# TASKS
A: Summarize the travel passage about Iguazú Falls in two sentences.
B: List every proper place name that appears in the travel passage about Iguazú Falls.
C: Carry the travel passage about Iguazú Falls forward, starting after its final sentence.

“In Xanadu did Kubla Khan a stately pleasure-dome decree: Where Alph, the sacred river, ran through caverns measureless to man down to a sunless sea.” I may not have emulated Coleridge in any way other than my laudanum-like state last week, but his poetry barely does justice to the beauty of and magnificence of Iguazú falls. But we can come to that later. For those who wish to have a blurb of what is to follow, in order to judge whether it is to their fancy, four boarder crossings in three days, the “eighth wonder of the world”, second biggest dam on earth, two sets of Unesco-protected Jesuit ruins; excessive drinking outside a petrol station in Brazil.

[Saved data entries]

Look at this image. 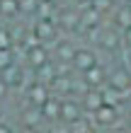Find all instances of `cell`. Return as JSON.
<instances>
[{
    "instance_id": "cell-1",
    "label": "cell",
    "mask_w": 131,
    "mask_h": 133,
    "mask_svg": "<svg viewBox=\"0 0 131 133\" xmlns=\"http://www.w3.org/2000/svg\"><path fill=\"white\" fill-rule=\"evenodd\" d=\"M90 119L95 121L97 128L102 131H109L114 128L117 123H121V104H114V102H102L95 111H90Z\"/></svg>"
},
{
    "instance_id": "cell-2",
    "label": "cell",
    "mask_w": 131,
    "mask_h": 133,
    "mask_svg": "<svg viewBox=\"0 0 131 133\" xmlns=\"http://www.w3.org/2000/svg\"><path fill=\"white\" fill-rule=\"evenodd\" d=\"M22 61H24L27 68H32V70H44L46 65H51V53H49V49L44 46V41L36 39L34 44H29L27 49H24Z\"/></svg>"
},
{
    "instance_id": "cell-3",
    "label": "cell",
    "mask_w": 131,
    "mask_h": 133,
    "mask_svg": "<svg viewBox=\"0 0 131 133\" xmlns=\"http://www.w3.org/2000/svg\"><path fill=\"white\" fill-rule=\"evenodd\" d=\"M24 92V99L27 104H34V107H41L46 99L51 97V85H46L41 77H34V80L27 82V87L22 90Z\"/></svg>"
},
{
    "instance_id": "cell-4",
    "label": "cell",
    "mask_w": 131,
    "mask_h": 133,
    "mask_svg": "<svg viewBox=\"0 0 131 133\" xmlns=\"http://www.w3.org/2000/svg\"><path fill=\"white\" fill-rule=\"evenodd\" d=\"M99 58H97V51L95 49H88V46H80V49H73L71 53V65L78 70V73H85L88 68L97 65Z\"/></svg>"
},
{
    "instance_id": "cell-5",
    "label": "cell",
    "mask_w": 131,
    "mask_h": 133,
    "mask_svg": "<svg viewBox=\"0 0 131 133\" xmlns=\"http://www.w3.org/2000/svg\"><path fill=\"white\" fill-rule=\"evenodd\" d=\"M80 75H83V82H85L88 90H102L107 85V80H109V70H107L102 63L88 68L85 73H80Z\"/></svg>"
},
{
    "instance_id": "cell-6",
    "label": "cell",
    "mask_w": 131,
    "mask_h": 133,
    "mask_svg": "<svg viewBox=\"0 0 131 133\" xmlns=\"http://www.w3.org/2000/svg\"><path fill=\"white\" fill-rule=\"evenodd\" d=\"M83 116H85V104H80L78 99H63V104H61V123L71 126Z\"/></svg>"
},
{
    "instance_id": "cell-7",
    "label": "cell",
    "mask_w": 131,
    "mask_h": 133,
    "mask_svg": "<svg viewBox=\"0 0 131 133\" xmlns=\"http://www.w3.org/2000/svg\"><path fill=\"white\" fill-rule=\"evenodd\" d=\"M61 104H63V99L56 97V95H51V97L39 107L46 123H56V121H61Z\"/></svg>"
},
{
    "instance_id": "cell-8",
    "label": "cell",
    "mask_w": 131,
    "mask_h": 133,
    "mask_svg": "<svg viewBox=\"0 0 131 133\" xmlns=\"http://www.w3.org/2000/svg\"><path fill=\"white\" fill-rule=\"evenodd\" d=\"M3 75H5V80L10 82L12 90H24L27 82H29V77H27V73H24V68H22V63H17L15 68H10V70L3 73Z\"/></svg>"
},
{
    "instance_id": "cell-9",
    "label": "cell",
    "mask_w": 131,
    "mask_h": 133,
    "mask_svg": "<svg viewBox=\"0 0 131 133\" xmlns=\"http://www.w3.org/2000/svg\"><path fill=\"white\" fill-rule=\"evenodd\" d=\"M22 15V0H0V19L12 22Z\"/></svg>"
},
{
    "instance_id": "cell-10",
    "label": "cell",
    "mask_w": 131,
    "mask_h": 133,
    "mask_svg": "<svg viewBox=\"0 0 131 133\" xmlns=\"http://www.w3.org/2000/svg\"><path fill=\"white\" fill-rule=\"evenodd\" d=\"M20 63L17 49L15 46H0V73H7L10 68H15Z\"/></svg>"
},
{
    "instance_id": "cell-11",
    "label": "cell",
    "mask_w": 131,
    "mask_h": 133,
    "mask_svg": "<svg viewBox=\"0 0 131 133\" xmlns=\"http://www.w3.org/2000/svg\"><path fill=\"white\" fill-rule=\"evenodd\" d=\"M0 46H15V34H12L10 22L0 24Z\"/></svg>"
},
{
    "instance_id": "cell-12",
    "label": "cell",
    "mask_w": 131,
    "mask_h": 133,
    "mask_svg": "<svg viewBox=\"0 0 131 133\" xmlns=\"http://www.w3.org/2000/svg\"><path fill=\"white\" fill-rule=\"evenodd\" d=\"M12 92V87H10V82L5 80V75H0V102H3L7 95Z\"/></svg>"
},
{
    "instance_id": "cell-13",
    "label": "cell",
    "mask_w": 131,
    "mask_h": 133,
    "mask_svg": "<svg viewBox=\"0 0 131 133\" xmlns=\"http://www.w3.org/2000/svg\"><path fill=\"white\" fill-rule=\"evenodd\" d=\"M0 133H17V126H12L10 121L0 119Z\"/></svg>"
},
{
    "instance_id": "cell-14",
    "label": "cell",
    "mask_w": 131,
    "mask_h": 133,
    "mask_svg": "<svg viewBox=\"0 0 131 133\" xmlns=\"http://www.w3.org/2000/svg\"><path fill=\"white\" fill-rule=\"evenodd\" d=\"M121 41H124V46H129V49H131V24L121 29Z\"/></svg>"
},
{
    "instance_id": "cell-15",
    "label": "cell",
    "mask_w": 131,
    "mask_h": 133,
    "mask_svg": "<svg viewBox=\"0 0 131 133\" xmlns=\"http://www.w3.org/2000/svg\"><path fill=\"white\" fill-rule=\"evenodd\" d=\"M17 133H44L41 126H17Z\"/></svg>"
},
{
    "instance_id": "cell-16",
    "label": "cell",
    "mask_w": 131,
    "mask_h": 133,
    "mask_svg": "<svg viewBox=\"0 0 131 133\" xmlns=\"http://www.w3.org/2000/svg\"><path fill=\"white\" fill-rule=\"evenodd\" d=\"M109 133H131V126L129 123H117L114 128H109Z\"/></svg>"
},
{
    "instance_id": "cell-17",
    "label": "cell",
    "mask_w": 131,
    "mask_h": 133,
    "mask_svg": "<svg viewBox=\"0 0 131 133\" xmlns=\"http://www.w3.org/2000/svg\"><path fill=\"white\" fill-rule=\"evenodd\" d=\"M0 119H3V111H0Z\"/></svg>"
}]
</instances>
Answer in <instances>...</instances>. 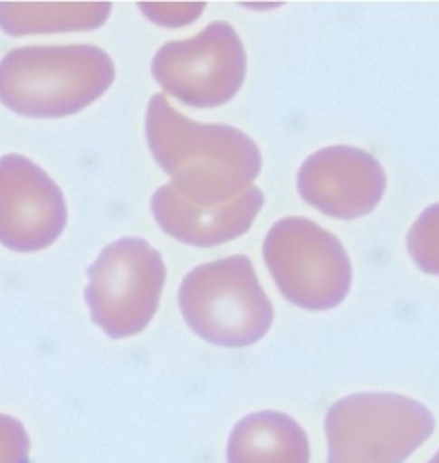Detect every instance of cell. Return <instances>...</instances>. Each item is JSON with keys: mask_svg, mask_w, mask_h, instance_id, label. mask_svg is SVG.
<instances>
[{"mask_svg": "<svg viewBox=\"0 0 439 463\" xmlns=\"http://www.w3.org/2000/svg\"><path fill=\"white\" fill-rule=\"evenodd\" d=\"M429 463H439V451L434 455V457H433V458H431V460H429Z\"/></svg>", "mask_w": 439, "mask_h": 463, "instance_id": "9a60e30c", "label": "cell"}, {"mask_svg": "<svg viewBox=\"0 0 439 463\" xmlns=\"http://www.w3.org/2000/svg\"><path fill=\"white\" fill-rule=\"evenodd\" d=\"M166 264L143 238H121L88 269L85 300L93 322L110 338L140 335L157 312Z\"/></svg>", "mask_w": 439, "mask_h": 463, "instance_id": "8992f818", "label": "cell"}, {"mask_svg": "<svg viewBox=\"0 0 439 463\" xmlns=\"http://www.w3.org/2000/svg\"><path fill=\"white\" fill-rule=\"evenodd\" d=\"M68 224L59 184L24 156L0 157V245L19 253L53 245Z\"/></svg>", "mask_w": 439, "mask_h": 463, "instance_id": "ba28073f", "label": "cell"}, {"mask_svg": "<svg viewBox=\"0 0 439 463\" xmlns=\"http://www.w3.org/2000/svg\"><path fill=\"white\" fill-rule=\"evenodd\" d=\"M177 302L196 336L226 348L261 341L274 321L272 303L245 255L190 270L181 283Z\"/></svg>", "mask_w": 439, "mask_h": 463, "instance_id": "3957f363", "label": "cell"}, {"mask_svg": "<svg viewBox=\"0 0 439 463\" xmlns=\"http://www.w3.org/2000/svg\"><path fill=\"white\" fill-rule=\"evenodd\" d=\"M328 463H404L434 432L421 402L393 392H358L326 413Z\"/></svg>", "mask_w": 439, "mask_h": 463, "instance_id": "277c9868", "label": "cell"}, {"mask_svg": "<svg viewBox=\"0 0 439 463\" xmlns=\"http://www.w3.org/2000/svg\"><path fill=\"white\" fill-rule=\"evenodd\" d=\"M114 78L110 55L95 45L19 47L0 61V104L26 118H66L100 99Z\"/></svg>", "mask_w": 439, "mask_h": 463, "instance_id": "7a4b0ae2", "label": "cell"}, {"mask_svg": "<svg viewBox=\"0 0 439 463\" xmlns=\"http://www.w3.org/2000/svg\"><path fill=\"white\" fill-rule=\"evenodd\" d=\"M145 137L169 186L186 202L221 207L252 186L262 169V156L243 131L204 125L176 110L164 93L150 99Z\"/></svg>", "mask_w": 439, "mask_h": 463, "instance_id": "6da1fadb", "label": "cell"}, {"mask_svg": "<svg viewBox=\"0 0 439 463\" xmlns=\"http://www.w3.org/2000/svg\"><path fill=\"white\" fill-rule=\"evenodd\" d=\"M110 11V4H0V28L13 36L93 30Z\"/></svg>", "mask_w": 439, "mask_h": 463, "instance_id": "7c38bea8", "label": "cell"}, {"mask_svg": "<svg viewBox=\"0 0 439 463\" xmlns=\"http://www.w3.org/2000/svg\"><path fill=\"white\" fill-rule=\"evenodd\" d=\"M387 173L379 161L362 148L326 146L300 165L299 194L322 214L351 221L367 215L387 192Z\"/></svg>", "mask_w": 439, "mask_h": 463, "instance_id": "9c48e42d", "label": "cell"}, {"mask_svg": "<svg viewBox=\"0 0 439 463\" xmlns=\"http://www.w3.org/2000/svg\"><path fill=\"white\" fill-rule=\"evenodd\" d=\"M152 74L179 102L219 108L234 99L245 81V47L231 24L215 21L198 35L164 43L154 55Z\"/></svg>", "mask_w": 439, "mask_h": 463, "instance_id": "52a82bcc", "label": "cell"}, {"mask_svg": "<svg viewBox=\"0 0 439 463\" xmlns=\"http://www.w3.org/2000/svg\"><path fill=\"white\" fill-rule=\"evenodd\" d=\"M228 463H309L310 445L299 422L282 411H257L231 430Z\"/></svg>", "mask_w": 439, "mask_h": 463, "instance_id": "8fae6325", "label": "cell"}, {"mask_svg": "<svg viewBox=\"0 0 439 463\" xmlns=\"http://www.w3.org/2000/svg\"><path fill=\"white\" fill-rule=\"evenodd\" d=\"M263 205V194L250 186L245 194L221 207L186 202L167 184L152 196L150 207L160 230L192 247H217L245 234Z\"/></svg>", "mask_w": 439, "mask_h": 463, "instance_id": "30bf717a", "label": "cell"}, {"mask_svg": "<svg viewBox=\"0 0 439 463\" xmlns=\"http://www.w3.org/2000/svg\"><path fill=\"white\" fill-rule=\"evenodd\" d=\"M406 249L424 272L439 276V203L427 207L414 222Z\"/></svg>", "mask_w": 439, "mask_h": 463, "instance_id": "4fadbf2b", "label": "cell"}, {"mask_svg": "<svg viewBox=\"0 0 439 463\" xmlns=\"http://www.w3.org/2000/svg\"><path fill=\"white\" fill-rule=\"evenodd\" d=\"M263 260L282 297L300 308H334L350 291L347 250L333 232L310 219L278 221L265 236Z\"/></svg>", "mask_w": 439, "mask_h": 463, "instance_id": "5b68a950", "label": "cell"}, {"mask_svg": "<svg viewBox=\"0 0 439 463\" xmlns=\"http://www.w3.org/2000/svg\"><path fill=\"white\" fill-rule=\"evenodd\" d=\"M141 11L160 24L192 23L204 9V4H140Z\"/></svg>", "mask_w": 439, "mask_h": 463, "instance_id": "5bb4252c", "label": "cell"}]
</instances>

# WRITTEN ANSWERS
A: The writer opens with lines from Coleridge and says that even his poetry barely does justice to the beauty and magnificence of Iguazú falls. As a preview for readers, the trip took in four border crossings in three days, the "eighth wonder of the world," the second biggest dam on earth, two sets of Unesco-protected Jesuit ruins, and excessive drinking outside a petrol station in Brazil.

B:
Xanadu
Alph
Iguazú falls
Brazil

C:
Paraguay – in Ruins
Advice to anyone considering crossing the boarder from the Argentinian city of Posadas to Encarnación in Paraguay – don’t. You may do this if you have an preoccupation with having a rather appealing red stamp in your passport that you can brandish and announce that you, with only a few others, “have been to Paraguay”. However, it was the most chaotic boarder control I have seen. In order to reach Encarnación, the “jewel of Paraguay”, you: get on a bus at Posadas bus station; perform a rather odd loop where you pass the bridge that takes you to Paraguay – twice; bus leaves you in a queue for an hour and a half in the sun as taxi drivers offer to drive you over the boarder (you are looking at it); you watch as some people walk straight through without a care in the world; get stamped out; get on a different bus that takes you to the Paraguayan side; get stamped in; get yet another bus that takes you to Encarnación bus station. This whole ordeal takes about two hours to go two miles, but Paraguay is an hour behind the rest of that part of S.America, you have only lost an hour. Not sure if this is clever planning or just another layer of idiocy to add to the whole fiasco.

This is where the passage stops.